When I was a child I used to worry that evil was stronger than good. After all, evil has no limits on its behavior. It cares not for harm caused or outcomes. In fact, harm is often the point.
As I grew up it occurred to me that this is too simplistic. Good is more complex and more difficult, but not weaker.
Here is just one example: Killing a human is possible in a few seconds. It can be done wholesale and given the appearance of being meaningless, as we saw in WW2 and every war since. As we see in the nihilism that came after the war. As we see in the proliferation of weapons of mass destruction.
Creating a human is much harder. One egg, many sperm, the timing, millions of years of evolution, and then nine months for a process quite dangerous for the mother to be. And then, birth. The astonishing creation of new life.
But which of these two processes holds any excitement or life force?
Evil is a dead hand.
When Hannah Arendt coined the phrase “the banality of evil” she was writing about the Nazi, Eichmann. But the phrase touches on something basic to this discussion.
Evil is banal, boring even. It dulls the mind to the same extent that good, in its creative role, can engage the mind.
Think of a serial killer, or the violence of war, or even something like porn, which may not be evil at the same level but is nonetheless, dehumanizing, and it becomes apparent.
All of these evils have a mechanical property, which, if you remove the pain of the living things involved, would be as interesting as watching a washing machine rotate.
Destruction is mechanical, and ultimately, painfully boring.
Creation is much harder, and ultimately, fascinating.
In one way, my youthful idea about evil was correct. It can’t be fought directly and using the same weapons it employs, or it simply absorbs the ones doing the resisting. It has a powerful capacity to corrupt and absorb.
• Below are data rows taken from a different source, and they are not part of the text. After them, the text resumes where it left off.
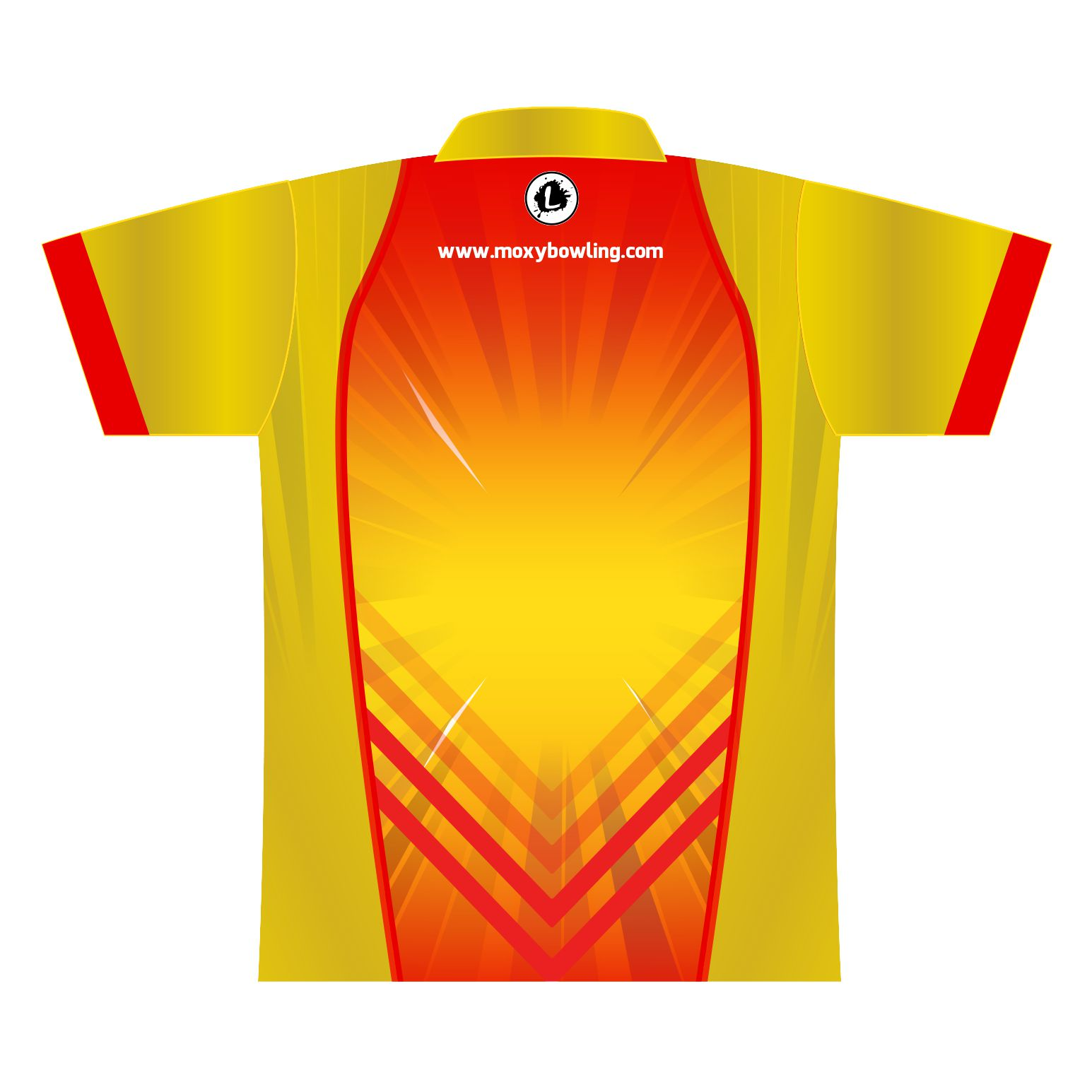 Flash Moxy Dye-Sublimated Jersey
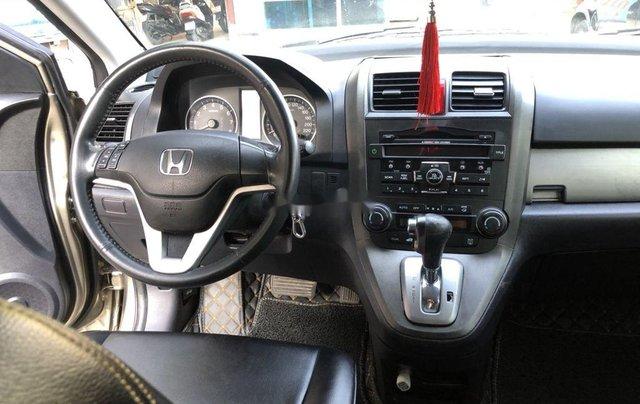 Bán xe Honda CR V đời 2010, màu vàng, giá tốt5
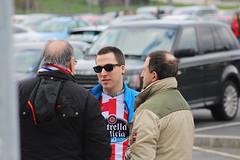 CD LUGO - GIRONA FC SOCIAL (29)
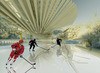 Press kit - Press release - Photovoltaic Ice Skating Rink - Margot Krasojević Architects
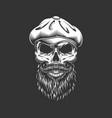 vintage irish skull in gatsby hat vector image vector image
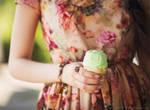 ice cream by Snowfall-lullaby
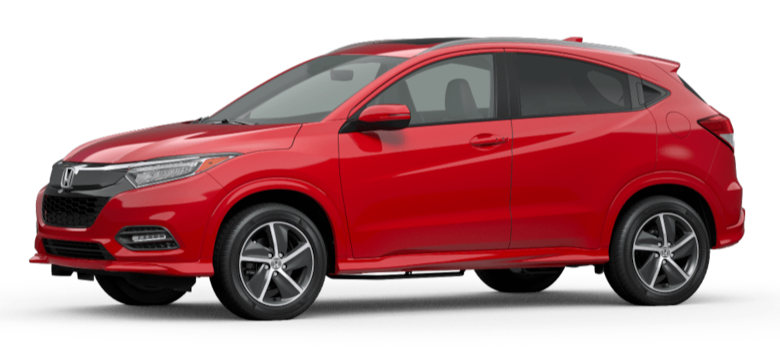 2020 Honda HR-V Milano Red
The only way to defeat it is to flood the space with good. Once we know where the edges are and have a full understanding of the situation, we must focus on creating a new edifice beside and on top of the old. And in time that will be what prevails.
Let us then grow a garden on the ruins and see what happens next…
Excellent!!!
Evil has seeped into the very fabric of the human civilization. In Syria and Turkey tens of thousands people, and pets, have died. It is because, in large part, we make high rises. Numerous life forms die because of the toxins that produce all sorts of diseases. The lies that we swallow for invasions and wars. And so on. Good still survives. Mangoes still grow, even if evil of pesticides do not escape them. Sun still rises. Moon still sloshes the waters.